Exercise goal:
Write the records out once more, so that nothing differs from the original.
-- Data provided follows --
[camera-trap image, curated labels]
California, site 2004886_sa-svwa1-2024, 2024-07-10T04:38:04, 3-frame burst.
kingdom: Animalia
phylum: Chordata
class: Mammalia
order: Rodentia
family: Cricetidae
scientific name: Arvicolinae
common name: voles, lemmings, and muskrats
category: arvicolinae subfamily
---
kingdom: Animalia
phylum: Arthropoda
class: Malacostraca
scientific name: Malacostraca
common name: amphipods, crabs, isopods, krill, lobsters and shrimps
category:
-- Data provided concluded --
Finished exercise:
[camera-trap image, curated labels]
California, site 2004886_sa-svwa1-2024, 2024-07-10T04:38:04, 3-frame burst.
kingdom: Animalia
phylum: Chordata
class: Mammalia
order: Rodentia
family: Cricetidae
scientific name: Arvicolinae
common name: voles, lemmings, and muskrats
category: arvicolinae subfamily
---
kingdom: Animalia
phylum: Arthropoda
class: Malacostraca
scientific name: Malacostraca
common name: amphipods, crabs, isopods, krill, lobsters and shrimps
category:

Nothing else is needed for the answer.